The main focus of Skinner's paper, however, is when it's best to take the first opportunity to shoot, or when it's better to wait for a high quality shot that is more likely to go in. One of his results is that the more seconds there are left on the clock, the choosier a team can be about which shot to attempt, but everyone already knew that. It's pretty obvious. What is new, however, are precise numbers about how often to attempt a shot.
For example, suppose team A and team B each have the same chance of scoring on a given shot but that A passes the ball twice as fast as B. Let's also assume that both teams have the same ball turnover rate and have plenty of seconds left on the shot clock. Conventional wisdom says team A's best prescription for success is to shoot twice as often as B. But the math shows that if team B shoots, on average, say every 20 seconds, then team A should shoot every 13 seconds rather than every 10. The extra 3 seconds allows team A to be more selective about which shots to take, and in a game where the difference between winning and losing often is a matter of seconds, that can be a winning strategy.
Whether or not Skinner's mathematics has a significant effect on how coaches direct their players is an open question. My point here is that his paper provides yet another wonderful example of how abstract mathematics (hopefully written on recyclable paper) can be taken from one domain and re-used in another. To go back to the Garfunkel-Mumford article and Bressoud's response, being a successful and productive citizen in twenty-first century America requires a basic level of Quantitative Literacy, but for this country to maintain its current status as world innovation leader (the only appealing future I can see for us) we need a substantial number of our citizens with sufficient genuine mathematical skills who can apply mathematics in novel situations, either by developing new mathematical techniques or by recycling old ones.

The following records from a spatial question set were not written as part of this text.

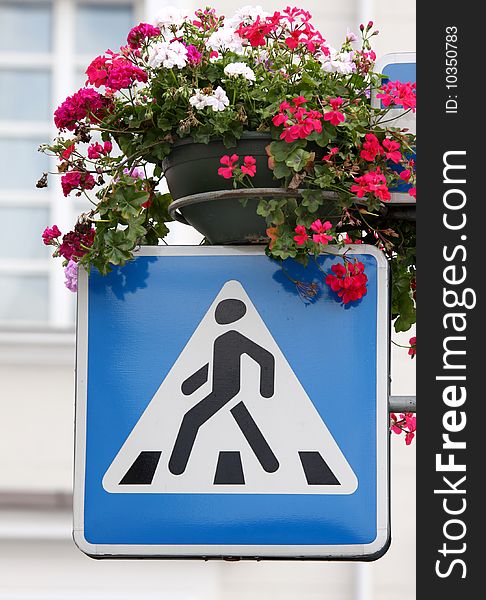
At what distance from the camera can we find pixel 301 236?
7.65ft

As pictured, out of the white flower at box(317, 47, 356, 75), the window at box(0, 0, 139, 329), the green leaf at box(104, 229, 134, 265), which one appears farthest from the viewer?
the window at box(0, 0, 139, 329)

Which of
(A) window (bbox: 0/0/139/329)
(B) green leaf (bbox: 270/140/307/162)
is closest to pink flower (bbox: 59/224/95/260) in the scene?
(B) green leaf (bbox: 270/140/307/162)

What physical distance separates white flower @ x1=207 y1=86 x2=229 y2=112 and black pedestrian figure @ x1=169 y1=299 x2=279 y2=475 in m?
0.38

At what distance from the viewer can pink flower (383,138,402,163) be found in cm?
241

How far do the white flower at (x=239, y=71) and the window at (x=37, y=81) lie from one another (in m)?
3.89

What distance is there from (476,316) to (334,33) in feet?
13.1

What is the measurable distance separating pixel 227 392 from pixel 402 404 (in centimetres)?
29

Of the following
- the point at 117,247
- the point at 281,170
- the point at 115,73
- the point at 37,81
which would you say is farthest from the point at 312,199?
the point at 37,81

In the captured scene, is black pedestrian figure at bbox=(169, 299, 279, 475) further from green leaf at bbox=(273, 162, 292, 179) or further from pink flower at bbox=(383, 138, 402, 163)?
pink flower at bbox=(383, 138, 402, 163)

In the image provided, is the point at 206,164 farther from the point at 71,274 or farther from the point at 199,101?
the point at 71,274

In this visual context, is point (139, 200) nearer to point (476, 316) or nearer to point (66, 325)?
point (476, 316)

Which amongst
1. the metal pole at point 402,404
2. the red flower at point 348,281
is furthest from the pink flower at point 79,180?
the metal pole at point 402,404

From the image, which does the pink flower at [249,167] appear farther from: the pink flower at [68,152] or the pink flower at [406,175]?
the pink flower at [68,152]

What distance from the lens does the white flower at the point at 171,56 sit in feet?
8.18
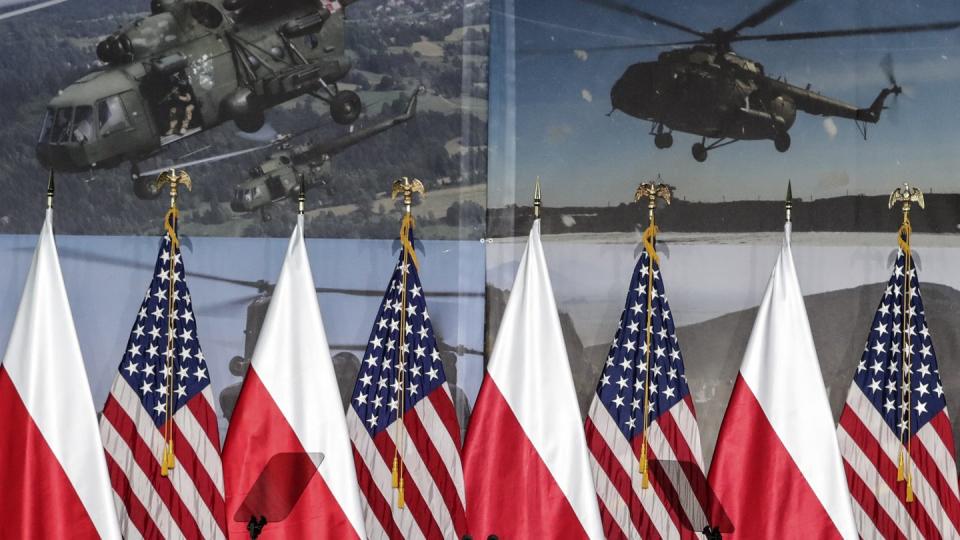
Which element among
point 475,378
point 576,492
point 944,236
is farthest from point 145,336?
point 944,236

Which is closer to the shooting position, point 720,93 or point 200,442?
point 200,442

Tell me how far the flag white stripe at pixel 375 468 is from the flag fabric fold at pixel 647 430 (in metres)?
1.05

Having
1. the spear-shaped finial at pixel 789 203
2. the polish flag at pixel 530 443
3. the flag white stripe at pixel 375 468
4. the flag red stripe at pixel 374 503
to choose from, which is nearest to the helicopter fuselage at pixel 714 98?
the spear-shaped finial at pixel 789 203

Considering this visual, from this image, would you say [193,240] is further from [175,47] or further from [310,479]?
[310,479]

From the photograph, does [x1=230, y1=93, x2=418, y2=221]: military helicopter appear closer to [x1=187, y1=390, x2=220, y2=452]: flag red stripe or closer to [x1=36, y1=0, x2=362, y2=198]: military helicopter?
Answer: [x1=36, y1=0, x2=362, y2=198]: military helicopter

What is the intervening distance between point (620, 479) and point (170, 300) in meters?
2.52

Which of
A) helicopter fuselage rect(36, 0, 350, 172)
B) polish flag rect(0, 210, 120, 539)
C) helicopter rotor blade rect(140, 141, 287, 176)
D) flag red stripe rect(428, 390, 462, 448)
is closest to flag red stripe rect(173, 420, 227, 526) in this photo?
polish flag rect(0, 210, 120, 539)

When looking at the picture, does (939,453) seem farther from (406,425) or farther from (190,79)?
(190,79)

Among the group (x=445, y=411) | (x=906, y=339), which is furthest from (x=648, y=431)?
Answer: (x=906, y=339)

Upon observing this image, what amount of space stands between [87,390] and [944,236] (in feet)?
15.0

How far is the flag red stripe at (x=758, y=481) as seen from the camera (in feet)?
20.0

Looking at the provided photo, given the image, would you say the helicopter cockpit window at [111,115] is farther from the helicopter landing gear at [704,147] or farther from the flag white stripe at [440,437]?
the helicopter landing gear at [704,147]

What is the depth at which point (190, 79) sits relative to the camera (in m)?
6.78

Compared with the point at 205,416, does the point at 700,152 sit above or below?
above
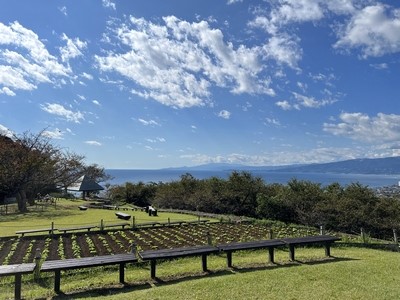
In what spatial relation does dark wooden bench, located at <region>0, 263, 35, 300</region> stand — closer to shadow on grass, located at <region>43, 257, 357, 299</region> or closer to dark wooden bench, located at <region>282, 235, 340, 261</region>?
shadow on grass, located at <region>43, 257, 357, 299</region>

To this end, I would be interested in hearing from any CEOs or HR directors of major companies, particularly in the tech arena, as to what specific problem solving talents or skills they look for in new employees. True, I suspect few high tech CEOs or HR folk are regular readers of MAA Online, but some readers may know such individuals, in which case please let them know of this request. My question is deliberately under-specified, since I do not want to prejudge the kinds of answers I receive. To give just one illustration (for sure not typical of the responses I might get), I suspect few employers of the nation's mathematical talent are interested in a proven ability to solve a second order differential equation, but they might well be swayed by an ability to apply differential equations in a novel way to solve a critical and uniquely different problem the company faces in supply chain management. Different employers might look for different manifestations of that kind of ability. If the education world is aware of what the job market looks for (and many in the mathematical education world do read MAA Online), we can start to change our education method to meet that demand. And for readers who find such a suggestion an offensive "sell-out," I would suggest they read my Man of Numbers book to learn how modern arithmetic and algebra were developed precisely to meet the needs of trade and commerce.